Цветы в тумане: вглядываясь в Азию - Владимир Вячеславович Малявин
Главный и сложнейший вопрос нашей эпохи состоит в том, способна ли подлинная социальность, по-праздничному экстравагантно-текучая, рвущаяся за край бытия, противопоставить себя тому или иному тотализирующему единству? Можно ли выбирать между экраном реальности и реальностью экрана?
На радость богам
Опять за окном жарко загремели гонги, заныли китайские скрипки, и пронзительный голос, перемежая пение с речитативом, принялся выписывать странные, судорожные модуляции: в храме по соседству оперная труппа дает представление в честь Господина Земли – божественного покровителя местности. Храм недавно реконструировали на деньги местных доброхотов. В его стену теперь врезана доска с их именами. Рядом новогодние поздравления от местного старосты.
Крыша храма вздымается волнами, образуя два высоких конька, на которых два ярко раскрашенных, словно игрушечных, дракона с разинутыми пастями вот-вот проглотят повисшее между ними красное солнце. Спины драконов и загнутые вверх карнизы крыши опутаны гирляндами лампочек, которые весело светятся по вечерам, будто это не храм, а казино. Впрочем, почему «будто»? Разве жизнь не та же рулетка? Хозяин храма в старинном одеянии чиновника сидит с радушно-важным видом перед алтарем с гадательными принадлежностями, словно крупье за игорным столом, и глядит с приветливой улыбкой в открытую дверь своей канцелярии: «Заходи, поиграем!»
В китайском храме играют не только на алтаре, но и рядом с ним – на обязательной в этом месте театральной сцене. Ее поставили здесь недавно, но не напротив храма, где проходит дорога, а сбоку от кумирни. Теперь небесному чиновнику не так скучно сидеть в своей приемной. Если и не увидит представления, то наверняка услышит. Пусть сумбур вместо музыки, зато музыканты стараются от души. И еще громкие арии с назидательным смыслом, который, несомненно, понравится держателям жизненного банка в небесной управе.
Выхожу к храму. Спектакль в самом разгаре. Публики негусто – большинство уже давно прилипло к телевизору. Впрочем, зрители тут и не обязательны, ведь потеху устроили для богов. Актеры играют неважно, вместо пьесы отдельные сцены. Умирает, повсюду умирает мастерство. Нынче весь мир живет кое-как.

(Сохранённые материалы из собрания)
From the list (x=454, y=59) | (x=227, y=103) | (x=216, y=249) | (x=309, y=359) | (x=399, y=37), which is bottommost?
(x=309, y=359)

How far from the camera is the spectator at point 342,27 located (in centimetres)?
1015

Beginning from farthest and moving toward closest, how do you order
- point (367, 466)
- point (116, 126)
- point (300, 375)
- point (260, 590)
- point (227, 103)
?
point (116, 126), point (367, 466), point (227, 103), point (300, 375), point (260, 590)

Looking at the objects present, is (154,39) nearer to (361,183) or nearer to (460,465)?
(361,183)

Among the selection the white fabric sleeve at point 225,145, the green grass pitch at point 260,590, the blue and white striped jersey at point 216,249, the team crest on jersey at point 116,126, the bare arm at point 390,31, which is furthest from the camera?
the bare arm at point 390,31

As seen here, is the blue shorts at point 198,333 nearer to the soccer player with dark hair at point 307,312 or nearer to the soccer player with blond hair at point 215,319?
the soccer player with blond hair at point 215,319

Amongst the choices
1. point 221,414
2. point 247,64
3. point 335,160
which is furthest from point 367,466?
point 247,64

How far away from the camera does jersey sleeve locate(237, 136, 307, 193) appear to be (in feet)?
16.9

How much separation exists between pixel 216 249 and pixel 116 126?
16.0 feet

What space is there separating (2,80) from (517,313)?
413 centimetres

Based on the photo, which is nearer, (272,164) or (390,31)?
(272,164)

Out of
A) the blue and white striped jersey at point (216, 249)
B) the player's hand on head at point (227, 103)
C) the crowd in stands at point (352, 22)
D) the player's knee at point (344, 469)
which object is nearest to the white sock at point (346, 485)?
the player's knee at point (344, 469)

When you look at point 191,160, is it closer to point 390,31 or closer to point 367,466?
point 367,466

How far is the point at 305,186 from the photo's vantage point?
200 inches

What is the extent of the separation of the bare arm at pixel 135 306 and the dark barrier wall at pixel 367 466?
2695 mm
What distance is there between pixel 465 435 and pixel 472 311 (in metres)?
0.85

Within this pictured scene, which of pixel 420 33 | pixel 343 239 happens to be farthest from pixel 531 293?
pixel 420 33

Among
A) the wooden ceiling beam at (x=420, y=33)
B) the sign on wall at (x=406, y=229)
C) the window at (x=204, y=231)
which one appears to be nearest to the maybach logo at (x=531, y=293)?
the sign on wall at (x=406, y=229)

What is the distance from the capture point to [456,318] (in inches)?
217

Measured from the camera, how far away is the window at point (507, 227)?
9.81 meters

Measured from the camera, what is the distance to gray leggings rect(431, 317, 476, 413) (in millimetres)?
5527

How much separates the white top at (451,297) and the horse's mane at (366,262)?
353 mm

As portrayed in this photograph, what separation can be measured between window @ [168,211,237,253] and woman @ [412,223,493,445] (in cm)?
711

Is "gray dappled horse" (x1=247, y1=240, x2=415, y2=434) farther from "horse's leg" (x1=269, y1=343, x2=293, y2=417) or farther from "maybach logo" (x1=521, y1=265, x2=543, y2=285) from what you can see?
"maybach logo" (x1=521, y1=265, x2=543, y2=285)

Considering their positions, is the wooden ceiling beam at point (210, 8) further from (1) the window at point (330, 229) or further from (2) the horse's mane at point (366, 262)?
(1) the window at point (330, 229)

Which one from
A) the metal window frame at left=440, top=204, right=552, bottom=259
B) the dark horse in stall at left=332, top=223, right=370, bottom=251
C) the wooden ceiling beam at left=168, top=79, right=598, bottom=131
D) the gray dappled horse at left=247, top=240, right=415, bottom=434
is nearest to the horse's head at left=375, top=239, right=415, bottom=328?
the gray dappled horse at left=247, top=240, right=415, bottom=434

- Набор заданий
1. Перепечатайте фрагмент текста о китайском храме, начиная со слов «На радость богам» и заканчивая словами «от местного старосты.».
2. Ответьте по тексту о китайском храме:
(а) В честь кого оперная труппа дает представление?
(б) Где поставили театральную сцену?
(в) К чему прилипло большинство публики?

- Список ответов
1.
На радость богам
Опять за окном жарко загремели гонги, заныли китайские скрипки, и пронзительный голос, перемежая пение с речитативом, принялся выписывать странные, судорожные модуляции: в храме по соседству оперная труппа дает представление в честь Господина Земли – божественного покровителя местности. Храм недавно реконструировали на деньги местных доброхотов. В его стену теперь врезана доска с их именами. Рядом новогодние поздравления от местного старосты.

2.
(а) В честь Господина Земли, божественного покровителя местности.
(б) Сбоку от кумирни, а не напротив храма, где проходит дорога.
(в) К телевизору.